WASHINGTON — The head of the Catholic Health Association has urged President Donald Trump to reconsider his decision to pull the United States out of the United Nations’ World Health Organization.
“Withdrawing from the organization at the height of the pandemic is counterproductive and only ensures that the U.S. will have little influence on these efforts” to reform WHO, said Mercy Sister Mary Haddad, the CHA’s president and CEO, in a June 22 letter to Trump. “Indeed, now is the time to stand in solidarity with those in need around the world to save lives and provide hope.”
Sister Haddad noted that “for over 100 years, through yellow fever, the flu of 1918 and up to today, Catholic health providers have been at the front line of addressing global pandemics.”
Thanks in part to “global cooperation through WHO,” she said, “our nation and the world have been able to combat Ebola, smallpox, polio, rubella, measles, bird flu, HIV/AIDS and a wide variety of communicable and noncommunicable diseases. The success of these efforts has not only saved lives around the world, but also saved millions of lives here in the United States.”
Sister Haddad said in her letter, “We increasingly hear from our sister Catholic organizations in other regions of the world looking for information and resources on how best to prepare and respond to COVID-19.”

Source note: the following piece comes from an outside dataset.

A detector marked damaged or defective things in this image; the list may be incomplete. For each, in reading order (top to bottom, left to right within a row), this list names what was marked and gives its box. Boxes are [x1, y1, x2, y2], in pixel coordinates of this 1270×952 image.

She added, “At a time when the world faces a global pandemic and the rates of infection dramatically increase in the developing world, a global response that includes the United States is essential to build solidarity between people within our own country and around the world.”
Sister Haddad quoted Pope Francis in his “urbi et orbi” (to the city and to the world) address at Easter when he said, “The most vulnerable of our brothers and sisters living in the cities and peripheries of every part of the world, not be abandoned.”

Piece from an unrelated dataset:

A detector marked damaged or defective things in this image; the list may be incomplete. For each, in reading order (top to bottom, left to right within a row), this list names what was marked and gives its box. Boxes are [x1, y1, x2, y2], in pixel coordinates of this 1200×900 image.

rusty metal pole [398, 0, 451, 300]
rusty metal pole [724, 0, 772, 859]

She also described what CHA members have done to fight the pandemic since it was declared March 11.
“In response to COVID-19, our members have cared for some of the first patients impacted by the virus and have led efforts in our communities to create new isolation units and testing areas, deploy virtual technology, and acquire unprecedented amounts of critical care machines and personal protective equipment to treat the most seriously ill coronavirus patients,” Sister Haddad said. “CHA supports our members, partnering organizations, and the church in a global mission of healing through research, education, consultation and collaboration.
“Through our international outreach programs, we are assisting organizations in other regions of the world looking for information and resources on how best to prepare and respond to COVID-19.”
Instead of withdrawing from WHO, Sister Haddad said, “we urge the administration to work with Congress and other countries to develop a long-term strategy to support the work of the WHO.”
Sister Haddad sent copies of her letter to the House Foreign Affairs Committee and the Senate Foreign Relations Committee.